NSW Secondary Schools Concerto Competition Finals Concert
Saturday 29 June, 7.00pm
The Concourse, Chatswood
409 Victoria Av, Chatswood, 2067 Directions
Paul Terracini: Conductor
Early bird prices: Standard $40
From 29 May: Standard $50
6 individual finalists in the 2019 NSW Secondary Schools Concerto Competition will perform their selected concerto with orchestra on Saturday 29 June, competing for prizes and opportunities in this prestigious annual event.
2019 is the 35th year Ku-ring-gai Philharmonic Orchestra (KPO) has run the NSW Secondary Schools Concerto Competition. This is the third year the Finals Concert has been held at the Concourse in Chatswood.
The competition is open to secondary school pupils in years 7-12 at schools throughout NSW and the ACT and this year attracted nearly 100 entrants, eager to compete for a coveted position in the Finals Concert and for the prize money of up to $10,000.

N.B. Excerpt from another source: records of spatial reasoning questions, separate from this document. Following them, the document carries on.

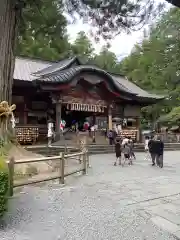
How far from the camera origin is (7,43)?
9.70m

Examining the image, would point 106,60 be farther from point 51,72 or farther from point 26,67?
point 51,72

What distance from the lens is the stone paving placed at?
4.64m

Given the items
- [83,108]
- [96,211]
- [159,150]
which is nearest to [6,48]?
[96,211]

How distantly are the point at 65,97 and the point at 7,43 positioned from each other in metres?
9.79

Regarded as a stepping stone to national and international success, the competition has been held annually since 1984 and provides an invaluable performance opportunity for young musicians to showcase their talents as concerti soloists accompanied by orchestra. The list of previous winners reflects the names of many well known personalities in the music world, such as Amy Dickson, Natalie Chee, Grace Clifford and Simon Tedeschi.
Hear these talented young musicians give dynamic concerto performances and assert a vibrant future ahead for live classical music performance.

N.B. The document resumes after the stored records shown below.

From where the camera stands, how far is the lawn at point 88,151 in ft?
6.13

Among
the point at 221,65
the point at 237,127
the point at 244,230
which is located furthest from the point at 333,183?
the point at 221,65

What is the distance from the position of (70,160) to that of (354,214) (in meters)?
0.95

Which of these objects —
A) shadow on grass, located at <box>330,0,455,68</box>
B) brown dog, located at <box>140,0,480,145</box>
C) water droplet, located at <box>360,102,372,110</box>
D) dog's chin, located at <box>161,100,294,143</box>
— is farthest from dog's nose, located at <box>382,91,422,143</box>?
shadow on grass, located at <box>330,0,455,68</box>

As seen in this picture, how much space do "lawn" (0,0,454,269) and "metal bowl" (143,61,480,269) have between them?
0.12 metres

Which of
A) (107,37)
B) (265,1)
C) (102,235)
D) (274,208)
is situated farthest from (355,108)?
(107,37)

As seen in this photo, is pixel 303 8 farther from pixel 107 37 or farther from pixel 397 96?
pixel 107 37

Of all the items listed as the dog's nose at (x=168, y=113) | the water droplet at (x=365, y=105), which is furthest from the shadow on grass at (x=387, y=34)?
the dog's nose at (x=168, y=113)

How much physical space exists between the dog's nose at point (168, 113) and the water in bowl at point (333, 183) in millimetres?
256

Dr Paul Terracini was born in Sydney and has enjoyed a career in Australia and internationally as an instrumentalist, composer, arranger, and conductor. He has held permanent positions as Principal Trumpet in the Australian Opera and Ballet Orchestra; Lecturer in Trumpet, Brass Ensemble and Big Band at the Queensland Conservatorium of Music; and Solo Trumpet in the Danish Chamber Players, Denmark.
As an instrumentalist, he performed as soloist in Australia, Europe, USA, and Asia. Within Australia, his solo performances included concertos with the Melbourne, Queensland, West Australian, and Tasmanian Symphony Orchestras.

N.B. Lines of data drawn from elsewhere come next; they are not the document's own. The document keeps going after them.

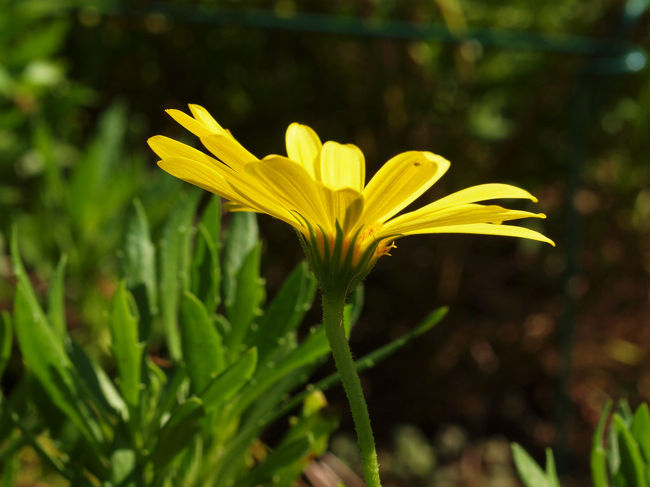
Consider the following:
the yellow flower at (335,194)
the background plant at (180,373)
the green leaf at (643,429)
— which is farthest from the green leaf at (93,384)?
the green leaf at (643,429)

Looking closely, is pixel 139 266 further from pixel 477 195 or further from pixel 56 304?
pixel 477 195

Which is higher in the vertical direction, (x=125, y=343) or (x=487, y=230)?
(x=487, y=230)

Paul Terracini has appeared as an opera conductor at the German Rossini Festival in Bad Wilbad, for the Danish Bel Canto Society in Copenhagen, and the Storstroms Symphony Orchestra, also in Denmark. Since assuming the role of artistic director of the Penrith Symphony Orchestra in 2010, he has, apart from programming and conducting the symphonic repertoire, pioneered the performance of chamber opera in western Sydney. For many years he has been invited as a guest conductor/composer to music schools and universities in Europe, USA, China, and Australia. He appears regularly as conductor for the Conservatorium High School, in Sydney. As a choral conductor, he has recorded for ABC Classics with Ars Nova Copenhagen, and the Sydney based choir, Cantillation.
As a composer and arranger, his music has been heard throughout the world in a variety of genres, performed by, amongst others, the Prague Symphony Orchestra, the Australian Chamber Orchestra, the Chicago Symphony Orchestra Brass, the Danish Chamber Players, the Australian Brass Quintet, the Sydney Symphony Orchestra Brass, and at festivals and conferences on every continent. His music for the two part ABC television series, Hymns of the Forefathers, in which he developed many of the traditional English hymns into symphonic poems, received international acclaim and was released on CD and DVD by ABC Classics. His title music for the television series, Classical Destinations, which was produced for three seasons, was featured on the ‘Number 1 Classical Album of the Year,’ released by Decca.
His new CD, Paul Terracini: Music for Brass, was released on the Tall Poppies label in May 2015. On this recording, he conducted his own music with Sydney Brass, featuring members of the Sydney Symphony Orchestra.
Paul Terracini also holds a PhD from the University of Sydney, having earlier completed a Bachelor of Theology and a Bachelor of Arts (Honours). His book, John Stoward Moyes and the Social Gospel, was published in 2015.